Est-il sincère, ou dégage-t-il l’équipe de toute pression avant d’affronter le champion en titre pour la première journée… ?
À 10 jours de la reprise, le LOSC affronte Beauvais, promu en D2, à Tourcoing. Non seulement le LOSC n’a rien montré, mais en plus il a perdu (0-1). Vahid est tellement en colère qu’il rentre chez lui dès le coup de sifflet final, sans parler à ses joueurs.
Et arrive donc ce dernier match contre Charleroi, toujours pas convaincant, même si les joueurs ont semblé aller mieux physiquement. Autant dire que la préparation ne laisse augurer rien de bon. Avec les blessures et les sélections, « nous n’avons jamais pu travailler au complet. Cela pose forcément quelques problèmes » regrette Vahid. En outre, Lille a mis du temps à trouver son attaquant (Beck arrive mi-juillet, à 15 jours de la reprise2) et n’a pas trouver l’autre attaquant qu’il cherchait (ce sera, en septembre, Sterjovski).
Pascal Cygan, s’il dégage bien le ballon, ne dégage pas non plus une grande confiance : « c’est vrai, les automatismes ne sont pas là. Et puis il nous manque encore cette solidarité qui faisait notre force l’année dernière. Bouger, aider le copain, récupérer son erreur : c’est ce qu’on a du mal à remettre en place ». Il estime cependant que « les matches de préparation n’auront rien à voir avec ceux qui nous attendent en championnat. Face à Monaco, je suis convaincu que les 15 000 spectateurs nous pousseront à nous surpasser. On aura du jus et de l’envie ».
Les supporters, eux, sont dubitatifs.
Mais loin des inquiétudes suscitées en juillet, Lille joue de façon convaincante et prend un point contre Monaco (1-1). Et malgré ce qui apparaît au premier abord comme une grosse tuile (la blessure de Richert), Lille va gagner à Strasbourg (4-0).
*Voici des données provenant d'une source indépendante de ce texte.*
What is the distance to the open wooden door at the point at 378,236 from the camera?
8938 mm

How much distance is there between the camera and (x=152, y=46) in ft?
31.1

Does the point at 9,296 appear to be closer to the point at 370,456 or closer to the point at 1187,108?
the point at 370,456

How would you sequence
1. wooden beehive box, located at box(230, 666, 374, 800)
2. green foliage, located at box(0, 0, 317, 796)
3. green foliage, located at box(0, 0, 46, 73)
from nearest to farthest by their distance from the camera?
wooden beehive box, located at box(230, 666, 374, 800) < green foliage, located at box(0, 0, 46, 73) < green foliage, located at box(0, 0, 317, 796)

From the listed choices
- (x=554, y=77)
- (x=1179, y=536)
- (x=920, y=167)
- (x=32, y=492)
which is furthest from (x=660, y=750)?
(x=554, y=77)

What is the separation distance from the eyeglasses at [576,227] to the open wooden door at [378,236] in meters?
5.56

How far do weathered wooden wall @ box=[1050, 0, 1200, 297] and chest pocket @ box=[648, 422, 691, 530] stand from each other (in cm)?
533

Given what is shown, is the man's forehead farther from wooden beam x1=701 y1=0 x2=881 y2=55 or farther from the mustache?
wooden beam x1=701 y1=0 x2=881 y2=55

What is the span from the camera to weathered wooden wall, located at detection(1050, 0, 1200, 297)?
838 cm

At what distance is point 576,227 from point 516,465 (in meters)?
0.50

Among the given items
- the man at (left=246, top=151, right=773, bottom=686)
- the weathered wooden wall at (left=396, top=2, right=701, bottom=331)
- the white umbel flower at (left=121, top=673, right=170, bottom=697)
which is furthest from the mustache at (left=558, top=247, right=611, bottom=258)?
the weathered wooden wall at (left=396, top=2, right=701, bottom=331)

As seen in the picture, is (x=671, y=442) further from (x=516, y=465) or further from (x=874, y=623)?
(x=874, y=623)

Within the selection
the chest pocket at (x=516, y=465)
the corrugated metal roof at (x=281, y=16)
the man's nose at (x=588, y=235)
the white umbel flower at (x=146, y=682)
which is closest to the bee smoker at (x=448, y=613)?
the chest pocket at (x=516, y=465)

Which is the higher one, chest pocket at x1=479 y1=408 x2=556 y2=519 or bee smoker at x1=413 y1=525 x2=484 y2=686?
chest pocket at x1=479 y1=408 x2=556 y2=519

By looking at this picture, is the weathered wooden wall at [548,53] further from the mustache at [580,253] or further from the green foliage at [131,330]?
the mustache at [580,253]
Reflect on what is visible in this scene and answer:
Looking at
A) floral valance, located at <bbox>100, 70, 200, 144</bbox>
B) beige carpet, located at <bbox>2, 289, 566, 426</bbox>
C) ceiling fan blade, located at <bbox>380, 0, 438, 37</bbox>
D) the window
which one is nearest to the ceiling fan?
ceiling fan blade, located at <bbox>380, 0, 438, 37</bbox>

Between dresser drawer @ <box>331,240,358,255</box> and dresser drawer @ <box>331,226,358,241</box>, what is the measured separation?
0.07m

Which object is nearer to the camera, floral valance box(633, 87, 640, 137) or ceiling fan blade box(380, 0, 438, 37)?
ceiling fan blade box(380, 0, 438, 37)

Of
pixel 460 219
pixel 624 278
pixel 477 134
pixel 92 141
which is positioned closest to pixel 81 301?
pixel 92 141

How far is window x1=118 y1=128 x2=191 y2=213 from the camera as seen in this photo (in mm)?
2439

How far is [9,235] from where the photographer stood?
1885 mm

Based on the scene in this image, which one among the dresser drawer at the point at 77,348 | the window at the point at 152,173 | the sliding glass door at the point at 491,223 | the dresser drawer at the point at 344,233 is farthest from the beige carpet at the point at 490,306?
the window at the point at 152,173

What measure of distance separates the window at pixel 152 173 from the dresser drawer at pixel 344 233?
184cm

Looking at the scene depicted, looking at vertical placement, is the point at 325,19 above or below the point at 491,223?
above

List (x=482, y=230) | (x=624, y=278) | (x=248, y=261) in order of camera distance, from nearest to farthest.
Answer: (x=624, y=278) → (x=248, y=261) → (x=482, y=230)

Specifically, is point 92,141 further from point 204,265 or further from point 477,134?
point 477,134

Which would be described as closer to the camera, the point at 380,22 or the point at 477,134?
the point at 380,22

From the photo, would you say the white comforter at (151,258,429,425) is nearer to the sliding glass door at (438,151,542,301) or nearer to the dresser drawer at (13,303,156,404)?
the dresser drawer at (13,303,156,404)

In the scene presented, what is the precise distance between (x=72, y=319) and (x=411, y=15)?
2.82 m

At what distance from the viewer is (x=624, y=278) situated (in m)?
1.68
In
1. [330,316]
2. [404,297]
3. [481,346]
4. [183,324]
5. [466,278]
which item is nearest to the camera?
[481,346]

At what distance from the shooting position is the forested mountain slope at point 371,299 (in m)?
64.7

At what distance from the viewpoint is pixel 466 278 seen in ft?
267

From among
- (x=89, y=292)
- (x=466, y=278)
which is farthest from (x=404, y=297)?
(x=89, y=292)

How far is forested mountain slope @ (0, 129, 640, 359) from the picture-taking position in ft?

Le 12 août, arrive donc ce match contre Rennes. En gagnant, et en imaginant que Lens et Bastia ne gagnent pas, le LOSC peut passer en tête (sa différence de buts est en effet très favorable après la victoire en Alsace). Mais personne n’y pense…
Après une première mi-temps où le LOSC montre décidément qu’il peut rivaliser avec ses adversaires de D1, Pascal Cygan profite d’un mauvais renvoi de la défense rennais après un corner pour placer une lourde frappe (du droit!) sous la barre de Bernard Lama.
Le temps de voir Papa les bras en l’air face à la mer d’Iroise, on se replonge dans le match et, tout en maîtrise, le LOSC conserve son avantage, grâce aussi à son « nouveau » gardien, Grégory Wimbée, qui réalise deux beaux arrêts dans les dernières minutes.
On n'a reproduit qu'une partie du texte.